(begin)

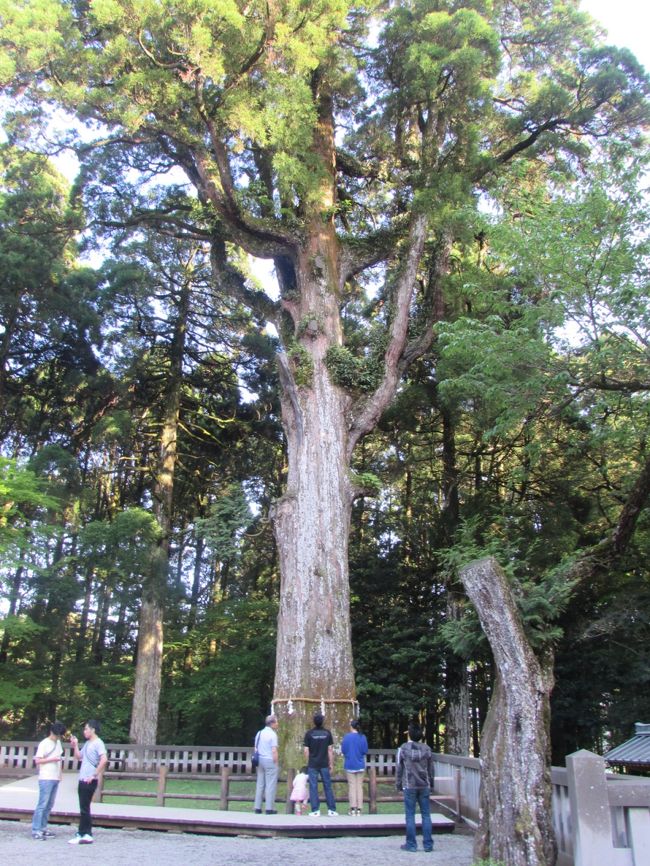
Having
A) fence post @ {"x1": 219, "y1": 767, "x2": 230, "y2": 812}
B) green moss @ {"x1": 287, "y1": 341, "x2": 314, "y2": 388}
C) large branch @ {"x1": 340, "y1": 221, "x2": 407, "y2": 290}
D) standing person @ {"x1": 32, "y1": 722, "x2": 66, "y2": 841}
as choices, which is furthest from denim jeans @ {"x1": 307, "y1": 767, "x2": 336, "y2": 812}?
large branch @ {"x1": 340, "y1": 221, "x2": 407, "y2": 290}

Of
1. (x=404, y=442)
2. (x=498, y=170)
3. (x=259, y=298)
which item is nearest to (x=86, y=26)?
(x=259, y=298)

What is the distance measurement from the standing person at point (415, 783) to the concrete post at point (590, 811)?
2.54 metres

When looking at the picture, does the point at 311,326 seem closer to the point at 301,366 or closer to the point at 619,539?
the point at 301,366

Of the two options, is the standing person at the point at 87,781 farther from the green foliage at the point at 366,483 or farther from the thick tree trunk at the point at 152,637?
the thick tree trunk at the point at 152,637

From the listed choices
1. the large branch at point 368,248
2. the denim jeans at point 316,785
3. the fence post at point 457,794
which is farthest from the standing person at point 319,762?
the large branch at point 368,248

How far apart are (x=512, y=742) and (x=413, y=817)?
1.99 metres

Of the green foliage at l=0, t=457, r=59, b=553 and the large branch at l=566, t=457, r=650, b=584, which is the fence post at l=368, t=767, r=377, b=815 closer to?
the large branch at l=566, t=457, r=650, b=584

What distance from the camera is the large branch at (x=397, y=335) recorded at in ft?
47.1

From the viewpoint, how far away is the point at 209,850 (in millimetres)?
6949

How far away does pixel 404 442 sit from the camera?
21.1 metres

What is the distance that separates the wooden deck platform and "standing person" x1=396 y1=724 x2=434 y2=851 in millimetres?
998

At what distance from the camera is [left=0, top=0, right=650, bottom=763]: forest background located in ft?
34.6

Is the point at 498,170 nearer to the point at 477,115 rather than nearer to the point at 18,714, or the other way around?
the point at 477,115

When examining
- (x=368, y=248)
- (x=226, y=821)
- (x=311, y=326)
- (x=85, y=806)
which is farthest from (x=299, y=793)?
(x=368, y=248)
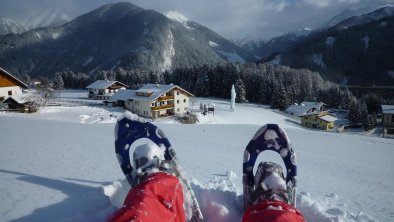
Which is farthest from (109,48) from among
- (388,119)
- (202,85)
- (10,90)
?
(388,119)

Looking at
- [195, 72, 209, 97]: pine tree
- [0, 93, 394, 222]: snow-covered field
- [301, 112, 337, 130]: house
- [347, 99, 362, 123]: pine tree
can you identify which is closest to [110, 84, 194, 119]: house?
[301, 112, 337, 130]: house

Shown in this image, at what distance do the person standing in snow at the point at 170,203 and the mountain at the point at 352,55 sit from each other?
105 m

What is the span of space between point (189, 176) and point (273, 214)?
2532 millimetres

(end)
(begin)

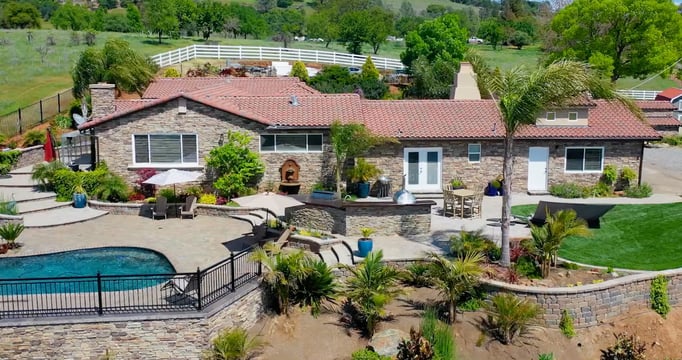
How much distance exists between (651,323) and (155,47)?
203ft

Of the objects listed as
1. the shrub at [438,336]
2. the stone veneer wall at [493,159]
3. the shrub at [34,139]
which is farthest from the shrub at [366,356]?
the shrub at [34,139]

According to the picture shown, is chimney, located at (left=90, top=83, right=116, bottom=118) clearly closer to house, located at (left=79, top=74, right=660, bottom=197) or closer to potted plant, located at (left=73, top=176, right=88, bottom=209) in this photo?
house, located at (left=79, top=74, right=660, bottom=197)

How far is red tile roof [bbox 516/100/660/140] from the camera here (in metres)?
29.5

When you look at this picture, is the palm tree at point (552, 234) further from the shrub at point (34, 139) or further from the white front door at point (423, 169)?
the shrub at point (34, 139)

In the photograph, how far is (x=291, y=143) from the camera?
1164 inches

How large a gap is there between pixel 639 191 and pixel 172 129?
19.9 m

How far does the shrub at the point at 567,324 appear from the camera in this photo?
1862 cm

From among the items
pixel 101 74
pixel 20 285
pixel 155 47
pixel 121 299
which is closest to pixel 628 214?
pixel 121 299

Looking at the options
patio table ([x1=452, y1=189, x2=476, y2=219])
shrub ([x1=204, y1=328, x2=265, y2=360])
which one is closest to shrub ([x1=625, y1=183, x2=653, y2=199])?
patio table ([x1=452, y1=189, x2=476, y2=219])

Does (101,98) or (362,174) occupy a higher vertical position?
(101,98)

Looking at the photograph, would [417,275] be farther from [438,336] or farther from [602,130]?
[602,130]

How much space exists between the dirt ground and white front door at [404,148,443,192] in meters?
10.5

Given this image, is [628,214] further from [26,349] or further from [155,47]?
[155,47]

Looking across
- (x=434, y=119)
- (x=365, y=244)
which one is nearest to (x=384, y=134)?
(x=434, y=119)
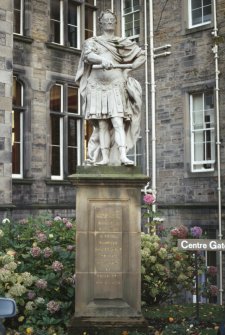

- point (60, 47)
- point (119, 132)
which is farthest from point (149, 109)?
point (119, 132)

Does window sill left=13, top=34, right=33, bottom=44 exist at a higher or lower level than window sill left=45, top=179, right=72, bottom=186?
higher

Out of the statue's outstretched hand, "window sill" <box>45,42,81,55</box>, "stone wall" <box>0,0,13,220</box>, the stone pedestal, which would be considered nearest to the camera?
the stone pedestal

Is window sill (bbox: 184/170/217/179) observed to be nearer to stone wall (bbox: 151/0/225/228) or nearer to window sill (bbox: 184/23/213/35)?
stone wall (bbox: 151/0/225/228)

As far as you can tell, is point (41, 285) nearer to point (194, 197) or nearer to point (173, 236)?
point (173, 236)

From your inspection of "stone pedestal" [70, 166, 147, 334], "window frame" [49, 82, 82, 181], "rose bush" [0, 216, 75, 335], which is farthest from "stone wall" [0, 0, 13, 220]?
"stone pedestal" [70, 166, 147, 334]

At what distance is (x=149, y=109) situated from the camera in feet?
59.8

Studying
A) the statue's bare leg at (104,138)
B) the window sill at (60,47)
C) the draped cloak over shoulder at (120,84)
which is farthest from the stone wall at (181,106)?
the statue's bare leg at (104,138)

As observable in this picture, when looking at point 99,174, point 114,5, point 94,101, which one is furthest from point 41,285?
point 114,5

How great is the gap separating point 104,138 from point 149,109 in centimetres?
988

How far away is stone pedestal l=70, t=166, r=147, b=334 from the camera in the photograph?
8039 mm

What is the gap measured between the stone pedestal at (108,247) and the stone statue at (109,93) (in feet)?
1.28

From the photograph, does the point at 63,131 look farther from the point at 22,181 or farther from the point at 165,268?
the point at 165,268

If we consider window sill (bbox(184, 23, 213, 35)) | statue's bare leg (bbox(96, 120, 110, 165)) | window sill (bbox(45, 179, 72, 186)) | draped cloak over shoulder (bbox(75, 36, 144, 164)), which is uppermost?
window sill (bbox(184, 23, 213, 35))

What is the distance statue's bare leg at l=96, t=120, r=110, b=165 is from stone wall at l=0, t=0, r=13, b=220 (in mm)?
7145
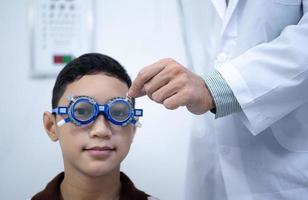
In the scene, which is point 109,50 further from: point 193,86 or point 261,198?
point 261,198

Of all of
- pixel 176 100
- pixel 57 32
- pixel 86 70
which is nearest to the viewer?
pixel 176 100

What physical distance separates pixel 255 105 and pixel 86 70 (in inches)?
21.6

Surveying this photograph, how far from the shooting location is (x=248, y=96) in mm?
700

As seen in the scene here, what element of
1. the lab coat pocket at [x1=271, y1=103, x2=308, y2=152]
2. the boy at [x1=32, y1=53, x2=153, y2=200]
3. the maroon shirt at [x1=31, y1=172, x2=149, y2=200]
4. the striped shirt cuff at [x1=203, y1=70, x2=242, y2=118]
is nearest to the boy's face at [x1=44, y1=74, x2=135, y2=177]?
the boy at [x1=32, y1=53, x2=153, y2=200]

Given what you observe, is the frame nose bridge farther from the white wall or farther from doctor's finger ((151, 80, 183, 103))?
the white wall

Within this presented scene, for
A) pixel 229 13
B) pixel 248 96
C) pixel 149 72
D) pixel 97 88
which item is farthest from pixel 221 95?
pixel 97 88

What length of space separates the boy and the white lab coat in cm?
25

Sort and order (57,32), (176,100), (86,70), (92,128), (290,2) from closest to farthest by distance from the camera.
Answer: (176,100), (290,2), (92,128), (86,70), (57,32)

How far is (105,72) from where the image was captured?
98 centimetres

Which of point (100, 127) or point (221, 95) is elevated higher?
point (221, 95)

(end)

§ Task objective
Extract every line of the data above that contains the word "nearer", treating uppercase and lowercase letters as different.

§ Complete answer
Is the point at 498,170 nearer to the point at 477,115 rather than nearer to the point at 18,714, or the other way around?
Is window sill (bbox: 184/170/217/179) observed to be nearer to stone wall (bbox: 151/0/225/228) or nearer to window sill (bbox: 184/23/213/35)?
As far as you can tell, is point (41, 285) nearer to point (194, 197) or nearer to point (173, 236)?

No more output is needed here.